For this algorithm, we used all the diamond features, but some of them influence the price greater than the others. If we define the most important features, we will be able to use only those in calculations and in such way improve the performance of the algorithm.
# Get features list
characteristics = X.columns
# Get the variables importances, sort them, and print the result
importances = list(regr.feature_importances_)

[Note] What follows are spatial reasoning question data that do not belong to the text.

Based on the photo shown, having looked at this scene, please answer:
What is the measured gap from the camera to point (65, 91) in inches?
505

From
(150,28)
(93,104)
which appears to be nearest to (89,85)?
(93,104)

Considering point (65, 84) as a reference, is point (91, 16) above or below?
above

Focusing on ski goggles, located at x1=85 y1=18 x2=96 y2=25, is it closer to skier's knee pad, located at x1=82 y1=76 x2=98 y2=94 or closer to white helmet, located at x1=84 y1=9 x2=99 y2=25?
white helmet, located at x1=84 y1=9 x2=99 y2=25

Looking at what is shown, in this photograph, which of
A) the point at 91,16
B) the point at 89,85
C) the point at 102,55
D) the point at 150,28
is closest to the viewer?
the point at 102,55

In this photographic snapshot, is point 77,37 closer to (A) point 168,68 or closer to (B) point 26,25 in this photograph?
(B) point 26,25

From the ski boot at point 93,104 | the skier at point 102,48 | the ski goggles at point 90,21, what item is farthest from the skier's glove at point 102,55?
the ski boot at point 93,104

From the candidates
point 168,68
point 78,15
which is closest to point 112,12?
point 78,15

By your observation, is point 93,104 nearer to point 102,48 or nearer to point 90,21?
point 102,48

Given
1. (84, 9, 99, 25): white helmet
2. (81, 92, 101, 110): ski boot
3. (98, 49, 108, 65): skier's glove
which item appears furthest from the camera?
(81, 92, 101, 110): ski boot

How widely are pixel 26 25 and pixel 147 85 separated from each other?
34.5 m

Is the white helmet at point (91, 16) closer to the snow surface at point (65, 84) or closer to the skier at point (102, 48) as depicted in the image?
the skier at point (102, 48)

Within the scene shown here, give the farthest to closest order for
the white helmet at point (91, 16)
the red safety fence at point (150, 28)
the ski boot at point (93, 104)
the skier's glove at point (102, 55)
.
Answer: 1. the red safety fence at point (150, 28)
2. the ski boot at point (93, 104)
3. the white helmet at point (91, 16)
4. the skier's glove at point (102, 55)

characteristics_importances = [(characteristic, round(importance, 2)) for characteristic, importance in zip(characteristics, importances)]
characteristics_importances = sorted(characteristics_importances, key = lambda x: x[1], reverse = True)
[print('Variable: {:20} Importance: {}'.format(*pair)) for pair in characteristics_importances];
Variable: carat Importance: 0.53 Variable: y Importance: 0.37 Variable: clarity Importance: 0.07 Variable: color Importance: 0.03 Variable: depth Importance: 0.0 Variable: table Importance: 0.0 Variable: x Importance: 0.0 Variable: z Importance: 0.0 Variable: cut Importance: 0.0
# Visualize the variables importances
plt.bar(characteristics, importances, orientation = 'vertical')
plt.xticks(rotation = 'vertical')
plt.ylabel('Importance')
plt.xlabel('Variable')
plt.grid(axis = 'y', color = '#D3D3D3', linestyle = 'solid')
plt.show()
From the figure above you can see that only four features have a great influence on the prediction results. Therefore, we can use only these ones to perform the calculations.
To sum up, we can say that the Random Forest algorithm has some advantages in comparison with Lasso, Ridge or OLS regressions. It doesn't require data scaling and has higher prediction accuracy. Random Forest algorithm is also less prone to overfitting and easier for hyperparameters tuning. Linear regression methods could be better only if you are assured that your function is linear.